[Ed. We are proud to welcome Dr. Perry Payne to the iMedicalApps team. Dr. Payne brings a keen clinical and academic perspective to our coverage of mobile health]

by: Perry W. Payne, MD, JD

Teenage smoking is an old, persistent public health problem with about 20% of teens smoking today, but the National Cancer Institute (NCI) thinks that it has a new way to help teens quit: texting.

In an effort to tap into what all parents of teenagers know is the main mode of communication for teenagers these days, NCI recently introduced a new smoking cessation support program called Smokefree TXT. The initiative is viewed as a key component of the US Department of Health and Human Services’ efforts to create mobile health programs that improve the health of Americans.

In addition, this program comes just in time for any New Year’s resolutions by teens and their parents to curb a habit which is well known as a cause of multiple health problems.

What is Smokefree TXT?

Smokefree TXT is a free, twenty four hour service that provides teens who are trying to quit smoking with encouragement, advice, and tips to support their efforts. It is managed by the National Cancer Institute and paid for by American taxpayers. When teens sign up for the service, they are provided a quit date.

Teens receive various useful messages from that point on. On the website for Smokefree TXT, teens are told by the writers of the website that “We’re NOT going to tell you what to do.” The goal appears to be helping teens take control of their health. The text messages they receive are likely to empower them and counter any messages that promote teen smoking. Teens who continue the service until their quit date will continue receiving messages for up to six weeks.

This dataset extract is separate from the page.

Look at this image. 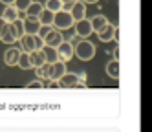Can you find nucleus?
I'll use <instances>...</instances> for the list:
<instances>
[{"label":"nucleus","instance_id":"obj_1","mask_svg":"<svg viewBox=\"0 0 152 132\" xmlns=\"http://www.w3.org/2000/svg\"><path fill=\"white\" fill-rule=\"evenodd\" d=\"M95 51H97L95 44L90 42V40H86V39H83L79 44L73 46V55H77L81 61H92L95 57Z\"/></svg>","mask_w":152,"mask_h":132},{"label":"nucleus","instance_id":"obj_2","mask_svg":"<svg viewBox=\"0 0 152 132\" xmlns=\"http://www.w3.org/2000/svg\"><path fill=\"white\" fill-rule=\"evenodd\" d=\"M73 18L70 15V11H57V13H53V20H51V28H55L57 31H62V29H70L73 28Z\"/></svg>","mask_w":152,"mask_h":132},{"label":"nucleus","instance_id":"obj_3","mask_svg":"<svg viewBox=\"0 0 152 132\" xmlns=\"http://www.w3.org/2000/svg\"><path fill=\"white\" fill-rule=\"evenodd\" d=\"M79 83H84L81 79V73H72V72H66L61 79H59V88H75Z\"/></svg>","mask_w":152,"mask_h":132},{"label":"nucleus","instance_id":"obj_4","mask_svg":"<svg viewBox=\"0 0 152 132\" xmlns=\"http://www.w3.org/2000/svg\"><path fill=\"white\" fill-rule=\"evenodd\" d=\"M64 40V37H62V33L61 31H57L55 28H51L44 37H42V42H44V46H48V48H57L59 44Z\"/></svg>","mask_w":152,"mask_h":132},{"label":"nucleus","instance_id":"obj_5","mask_svg":"<svg viewBox=\"0 0 152 132\" xmlns=\"http://www.w3.org/2000/svg\"><path fill=\"white\" fill-rule=\"evenodd\" d=\"M55 50H57V57H59V61L64 62V64H66V62L73 57V46H72L68 40H62Z\"/></svg>","mask_w":152,"mask_h":132},{"label":"nucleus","instance_id":"obj_6","mask_svg":"<svg viewBox=\"0 0 152 132\" xmlns=\"http://www.w3.org/2000/svg\"><path fill=\"white\" fill-rule=\"evenodd\" d=\"M75 28V35H79L81 39H86V37H90L94 29H92V24H90V18H83V20H77L73 24Z\"/></svg>","mask_w":152,"mask_h":132},{"label":"nucleus","instance_id":"obj_7","mask_svg":"<svg viewBox=\"0 0 152 132\" xmlns=\"http://www.w3.org/2000/svg\"><path fill=\"white\" fill-rule=\"evenodd\" d=\"M0 40L6 42V44H15L18 40V33L15 29L13 24H6L4 29H2V35H0Z\"/></svg>","mask_w":152,"mask_h":132},{"label":"nucleus","instance_id":"obj_8","mask_svg":"<svg viewBox=\"0 0 152 132\" xmlns=\"http://www.w3.org/2000/svg\"><path fill=\"white\" fill-rule=\"evenodd\" d=\"M22 26L26 35H37L40 29V22L37 17H26V20H22Z\"/></svg>","mask_w":152,"mask_h":132},{"label":"nucleus","instance_id":"obj_9","mask_svg":"<svg viewBox=\"0 0 152 132\" xmlns=\"http://www.w3.org/2000/svg\"><path fill=\"white\" fill-rule=\"evenodd\" d=\"M97 35H99V40H101V42H110V40H114L115 35H117V28L108 22V24H106L99 33H97Z\"/></svg>","mask_w":152,"mask_h":132},{"label":"nucleus","instance_id":"obj_10","mask_svg":"<svg viewBox=\"0 0 152 132\" xmlns=\"http://www.w3.org/2000/svg\"><path fill=\"white\" fill-rule=\"evenodd\" d=\"M86 4H83L81 0H77L73 6H72V9H70V15H72V18H73V22H77V20H83V18H86Z\"/></svg>","mask_w":152,"mask_h":132},{"label":"nucleus","instance_id":"obj_11","mask_svg":"<svg viewBox=\"0 0 152 132\" xmlns=\"http://www.w3.org/2000/svg\"><path fill=\"white\" fill-rule=\"evenodd\" d=\"M35 75L40 81H51L53 79V64H42L35 68Z\"/></svg>","mask_w":152,"mask_h":132},{"label":"nucleus","instance_id":"obj_12","mask_svg":"<svg viewBox=\"0 0 152 132\" xmlns=\"http://www.w3.org/2000/svg\"><path fill=\"white\" fill-rule=\"evenodd\" d=\"M18 57H20V50L18 48H7L4 51V62L7 66H17Z\"/></svg>","mask_w":152,"mask_h":132},{"label":"nucleus","instance_id":"obj_13","mask_svg":"<svg viewBox=\"0 0 152 132\" xmlns=\"http://www.w3.org/2000/svg\"><path fill=\"white\" fill-rule=\"evenodd\" d=\"M28 57H29V64H31V68H39V66L46 64L44 55H42V50H37V51L28 53Z\"/></svg>","mask_w":152,"mask_h":132},{"label":"nucleus","instance_id":"obj_14","mask_svg":"<svg viewBox=\"0 0 152 132\" xmlns=\"http://www.w3.org/2000/svg\"><path fill=\"white\" fill-rule=\"evenodd\" d=\"M90 24H92V29H94L95 33H99V31L108 24V18H106L104 15H94V17L90 18Z\"/></svg>","mask_w":152,"mask_h":132},{"label":"nucleus","instance_id":"obj_15","mask_svg":"<svg viewBox=\"0 0 152 132\" xmlns=\"http://www.w3.org/2000/svg\"><path fill=\"white\" fill-rule=\"evenodd\" d=\"M2 18L7 22V24H11V22H15L18 18V9L15 6H6L4 7V13H2Z\"/></svg>","mask_w":152,"mask_h":132},{"label":"nucleus","instance_id":"obj_16","mask_svg":"<svg viewBox=\"0 0 152 132\" xmlns=\"http://www.w3.org/2000/svg\"><path fill=\"white\" fill-rule=\"evenodd\" d=\"M20 44H22V48L26 53H31V51H37L35 50V35H24L20 39Z\"/></svg>","mask_w":152,"mask_h":132},{"label":"nucleus","instance_id":"obj_17","mask_svg":"<svg viewBox=\"0 0 152 132\" xmlns=\"http://www.w3.org/2000/svg\"><path fill=\"white\" fill-rule=\"evenodd\" d=\"M42 55H44L46 64H53V62L59 61V57H57V50H55V48H48V46H44V48H42Z\"/></svg>","mask_w":152,"mask_h":132},{"label":"nucleus","instance_id":"obj_18","mask_svg":"<svg viewBox=\"0 0 152 132\" xmlns=\"http://www.w3.org/2000/svg\"><path fill=\"white\" fill-rule=\"evenodd\" d=\"M42 9H44V6H42L40 2H31L29 6H28V9H26V17H37L39 18V15L42 13Z\"/></svg>","mask_w":152,"mask_h":132},{"label":"nucleus","instance_id":"obj_19","mask_svg":"<svg viewBox=\"0 0 152 132\" xmlns=\"http://www.w3.org/2000/svg\"><path fill=\"white\" fill-rule=\"evenodd\" d=\"M64 73H66V64L61 62V61L53 62V81H59Z\"/></svg>","mask_w":152,"mask_h":132},{"label":"nucleus","instance_id":"obj_20","mask_svg":"<svg viewBox=\"0 0 152 132\" xmlns=\"http://www.w3.org/2000/svg\"><path fill=\"white\" fill-rule=\"evenodd\" d=\"M106 73L110 75V77H114V79H117L119 77V61H110L106 64Z\"/></svg>","mask_w":152,"mask_h":132},{"label":"nucleus","instance_id":"obj_21","mask_svg":"<svg viewBox=\"0 0 152 132\" xmlns=\"http://www.w3.org/2000/svg\"><path fill=\"white\" fill-rule=\"evenodd\" d=\"M51 20H53V13L48 9H42V13L39 15V22L40 26H51Z\"/></svg>","mask_w":152,"mask_h":132},{"label":"nucleus","instance_id":"obj_22","mask_svg":"<svg viewBox=\"0 0 152 132\" xmlns=\"http://www.w3.org/2000/svg\"><path fill=\"white\" fill-rule=\"evenodd\" d=\"M44 9L51 11V13H57V11H61V9H62V4H61V0H46Z\"/></svg>","mask_w":152,"mask_h":132},{"label":"nucleus","instance_id":"obj_23","mask_svg":"<svg viewBox=\"0 0 152 132\" xmlns=\"http://www.w3.org/2000/svg\"><path fill=\"white\" fill-rule=\"evenodd\" d=\"M17 66H20L22 70H29V68H31L29 57H28V53H26V51H20V57H18V61H17Z\"/></svg>","mask_w":152,"mask_h":132},{"label":"nucleus","instance_id":"obj_24","mask_svg":"<svg viewBox=\"0 0 152 132\" xmlns=\"http://www.w3.org/2000/svg\"><path fill=\"white\" fill-rule=\"evenodd\" d=\"M31 2H33V0H15V4H13V6H15L18 11H26L28 6H29Z\"/></svg>","mask_w":152,"mask_h":132},{"label":"nucleus","instance_id":"obj_25","mask_svg":"<svg viewBox=\"0 0 152 132\" xmlns=\"http://www.w3.org/2000/svg\"><path fill=\"white\" fill-rule=\"evenodd\" d=\"M77 2V0H61V4H62V9L64 11H70L72 9V6Z\"/></svg>","mask_w":152,"mask_h":132},{"label":"nucleus","instance_id":"obj_26","mask_svg":"<svg viewBox=\"0 0 152 132\" xmlns=\"http://www.w3.org/2000/svg\"><path fill=\"white\" fill-rule=\"evenodd\" d=\"M42 86H44V84H42L40 79H35V81H31V83L26 84V88H42Z\"/></svg>","mask_w":152,"mask_h":132},{"label":"nucleus","instance_id":"obj_27","mask_svg":"<svg viewBox=\"0 0 152 132\" xmlns=\"http://www.w3.org/2000/svg\"><path fill=\"white\" fill-rule=\"evenodd\" d=\"M81 40H83V39H81V37H79V35H75V33H73V35H72V37H70V40H68V42H70V44H72V46H75V44H79V42H81Z\"/></svg>","mask_w":152,"mask_h":132},{"label":"nucleus","instance_id":"obj_28","mask_svg":"<svg viewBox=\"0 0 152 132\" xmlns=\"http://www.w3.org/2000/svg\"><path fill=\"white\" fill-rule=\"evenodd\" d=\"M112 53H114V61H119V48H117V46L114 48V51H112Z\"/></svg>","mask_w":152,"mask_h":132},{"label":"nucleus","instance_id":"obj_29","mask_svg":"<svg viewBox=\"0 0 152 132\" xmlns=\"http://www.w3.org/2000/svg\"><path fill=\"white\" fill-rule=\"evenodd\" d=\"M6 24H7V22H6L2 17H0V35H2V29H4V26H6Z\"/></svg>","mask_w":152,"mask_h":132},{"label":"nucleus","instance_id":"obj_30","mask_svg":"<svg viewBox=\"0 0 152 132\" xmlns=\"http://www.w3.org/2000/svg\"><path fill=\"white\" fill-rule=\"evenodd\" d=\"M0 2H2L4 6H13V4H15V0H0Z\"/></svg>","mask_w":152,"mask_h":132},{"label":"nucleus","instance_id":"obj_31","mask_svg":"<svg viewBox=\"0 0 152 132\" xmlns=\"http://www.w3.org/2000/svg\"><path fill=\"white\" fill-rule=\"evenodd\" d=\"M83 4H95V2H99V0H81Z\"/></svg>","mask_w":152,"mask_h":132}]
</instances>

NCI indicates that this cessation support during the first few weeks beyond quitting is important based on existing research. What’s not clear from the information provided by NCI is how teens can stop the messages if they decide not to quit or if the messages are not actually helping them or worse harming them in some way.

How can a teen sign up?

Teens as young as 13 years of age can sign up for the free service in two ways: online at teen.smokefree.gov and by texting QUIT to iQUIT (47848). Along with SmokeFree TXT, teens can also sign up for cessation information using a variety of social networking tools (i.e. Twitter, Facebook, etc.) on the website.

NCI is also releasing a smartphone application called QuitSTARTin early 2012 which will be an interactive guide that provides cessation information for teens, tracks cravings, and monitors quit attempts. When teens sign up for Smokefree TXT, they agree to a terms of service and privacy policy which do not mention their parents.

Will it Work?

The potential of Smokefree TXT making a dent in the smoking prevalence for teens is unclear. The NCI cites no research studies to support this service in their press release. In addition, the iMedicalApps Team conducted a quick search of MEDLINE using the terms “cessation support and teen” and found only 1 article from New Zealand focused on teens calling a quit line. By contrast, “cessation support” alone yielded 148 references.

There are numerous questions raised by this service.

  • Will it be useful for lower income teens who are less likely to have unlimited texting plans, but much more likely to smoke?
  • How should it be marketed to teens?
  • Who do they text their questions to?
  • Since the teens are minors, what role do their parents play in signing them up for the service and will this inhibit their use of it?

These and other questions could be addressed by a good evaluation of this service. Whether that will occur remains to be seen. Much could be learned by this effort if the NCI evaluates it well. However, without such an evaluation and with virtually no prior studies, the evidentiary basis appears to be weak at best for this type of intervention but it may still be useful given the high level of cell phone use among teens. In 2008, teens texted an average of 2,272 text messages per month according to the NY Times.

Should physicians recommend it?

Whether physicians should recommend this or not seems to be a clinical judgment call. There is no clear evidence to support the intervention, but for teens who need more support than they currently have, the advice is coming from a reputable source that is using the best evidence available to help teens. In addition, the tool costs nothing (beyond the cell phone plan) and given the lack of cheap alternatives to curb smoking, this may be worth a try.